== FRAGMENTO ORIGINAL ==
=====

30 Jun Sexo y Política
Jo-ann Peña Angulo
Biológicamente hablando el sexo es parte de la función vital de cualquier ser vivo. En el hombre más allá de los fines reproductivos, el sexo impulsado por las razones que fuese, va desde la idea romántica del amor hasta la simple y llana satisfacción sexual. Cada hombre y mujer construye en ese espacio íntimo, un monumento a sus amores y pasiones.
En ese escenario sensorial, el sexo suele servir para cualquier fin, lícito o no. Al fín y al cabo, cada individuo es libre de hacer uso de su cuerpo, ya sea como medio de supervivencia o como forma de alcanzar el poder. Vender el cuerpo al mejor postor se convierte muchas veces en premisa dentro de los espacios del poder político corrompiendo así la vocación desinteresada del servidor público ¿Y quién es el mejor postor?

=====

== DATOS PROPORCIONADOS ==

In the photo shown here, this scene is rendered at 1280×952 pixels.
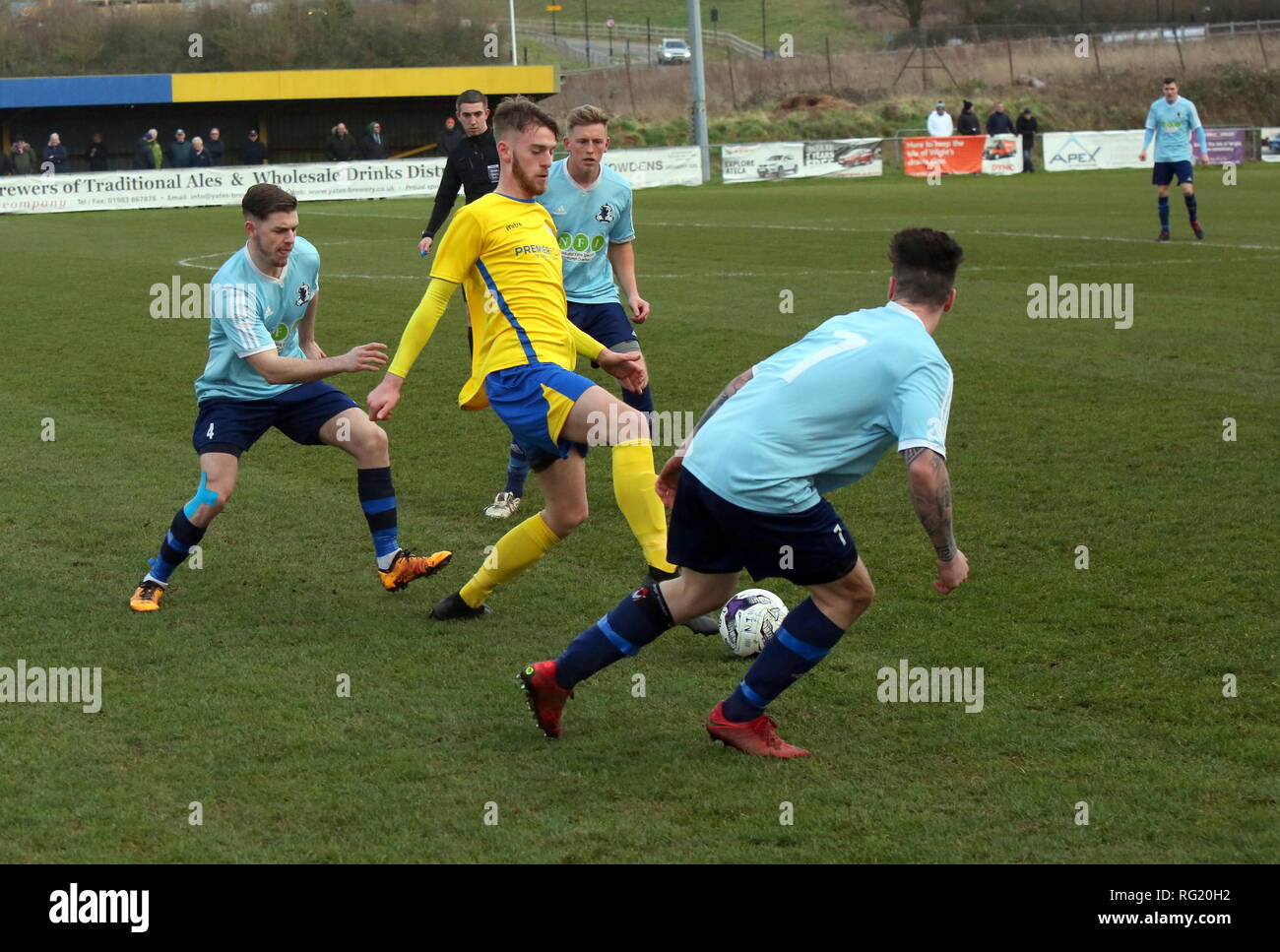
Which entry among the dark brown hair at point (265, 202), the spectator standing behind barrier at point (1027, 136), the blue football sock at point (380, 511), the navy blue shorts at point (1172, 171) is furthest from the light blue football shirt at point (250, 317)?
the spectator standing behind barrier at point (1027, 136)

=====

== PROBLEMA ==
Continúa el artículo sobre sexo y política que aparece más arriba, a partir de la frase «¿Y quién es el mejor postor?».

== RESPUESTA ==
El sexo como arma política de seducción es una práctica de antaño,la historia así lo demuestra. El historiador medievalista Charles T. Wood quien estudia la naturaleza de las instituciones representativas de Francia e Inglaterra en su obra Joan of Arc and Richard III. Sex, Sants and Government in the Middle Ages, nos dice que en un determinado momento, el sexo y los santos tomaron protagonismo en la misma: “El camino así elegido puede estar lleno de accidentes de la historia, entre ellos los accidentes del sexo y de la santidad, pero más que la mayoría, este es uno que nos devolverá a Joan, Richard, y todo lo que puedan decirnos sobre la variada naturaleza de los gobiernos”[1]
Es precisamente sobre este último punto sobre el que versa este escrito. Adulterios, infidelidades, endogamia, incesto vinculados al poder político, delatan la naturaleza deseante del hombre. No es mi intención hacer un acto de censura sobre los placeres, el sexo, sus diversas formas y posibilidades. Me interrogo sobre su papel en la política y cómo este, puede sobrepasar y competir con habilidades y cualidades propias del quehacer político.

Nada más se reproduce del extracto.